Bob Savage di BNY osserva che il dollaro statunitense (USD) è leggermente più debole poiché i prezzi delle azioni rimangono a livelli record nonostante i prezzi del petrolio più alti e i futures statunitensi contrastanti. Sottolinea che il dollaro rimane uno dei principali fattori trainanti insieme al petrolio, con i tassi di interesse che tengono d’occhio i dati sull’inflazione e sulla crescita prima della chiusura, mentre i mercati attendono indicazioni dalla Federal Reserve (Fed) e da altre banche centrali sullo shock energetico globale.
Carta chiave nel rimpasto davanti alla Fed
“I mercati azionari si mantengono ai massimi storici nonostante l’aumento dei prezzi del petrolio.

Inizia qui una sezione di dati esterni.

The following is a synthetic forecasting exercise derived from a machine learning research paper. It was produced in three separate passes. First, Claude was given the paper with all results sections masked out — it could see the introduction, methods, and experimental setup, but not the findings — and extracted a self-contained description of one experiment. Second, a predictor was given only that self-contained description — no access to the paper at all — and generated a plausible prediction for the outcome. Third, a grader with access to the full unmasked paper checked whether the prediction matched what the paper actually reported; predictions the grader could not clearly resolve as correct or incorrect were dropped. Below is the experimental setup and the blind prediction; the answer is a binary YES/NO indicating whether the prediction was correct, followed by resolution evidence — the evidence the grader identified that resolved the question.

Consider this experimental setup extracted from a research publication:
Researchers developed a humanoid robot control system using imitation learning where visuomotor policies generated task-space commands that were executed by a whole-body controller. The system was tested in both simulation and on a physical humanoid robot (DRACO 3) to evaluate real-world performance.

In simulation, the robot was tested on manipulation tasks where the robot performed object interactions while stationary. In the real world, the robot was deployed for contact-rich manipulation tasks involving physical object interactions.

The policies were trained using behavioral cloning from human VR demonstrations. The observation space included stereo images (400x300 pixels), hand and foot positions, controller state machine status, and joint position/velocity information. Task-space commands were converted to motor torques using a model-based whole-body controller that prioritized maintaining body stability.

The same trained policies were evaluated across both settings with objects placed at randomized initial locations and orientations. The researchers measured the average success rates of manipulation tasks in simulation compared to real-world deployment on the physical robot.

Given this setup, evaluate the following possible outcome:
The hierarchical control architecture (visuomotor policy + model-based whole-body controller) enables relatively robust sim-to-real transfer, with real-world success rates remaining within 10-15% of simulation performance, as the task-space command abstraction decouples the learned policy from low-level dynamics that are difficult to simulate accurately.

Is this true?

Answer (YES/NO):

I futures statunitensi sono contrastanti, il dollaro è più debole e le obbligazioni più deboli, con l’attenzione sulle decisioni della banca centrale, sui grandi profitti tecnologici e sullo stallo dei colloqui di pace tra Stati Uniti e Iran”.
“La prospettiva che il candidato alla presidenza della Fed Kevin Warsh attraversi il processo di conferma non ha portato alcun sollievo, quindi i tassi di interesse terranno d’occhio i dati sull’inflazione e sulla crescita”.
“L’USD e il petrolio continuano ad essere le carte chiave nel mazzo che sembra pronto per un nuovo rimpasto mentre la Fed e altri svelano le loro linee guida per affrontare lo shock globale dell’offerta energetica”.
“Oggi gli scambi saranno dominati dall’assenza di notizie importanti nel fine settimana e dall’attesa delle decisioni delle banche centrali, a cominciare da domani dalla BoJ”.
(Questo articolo è stato creato utilizzando uno strumento di intelligenza artificiale e rivisto da un editore.)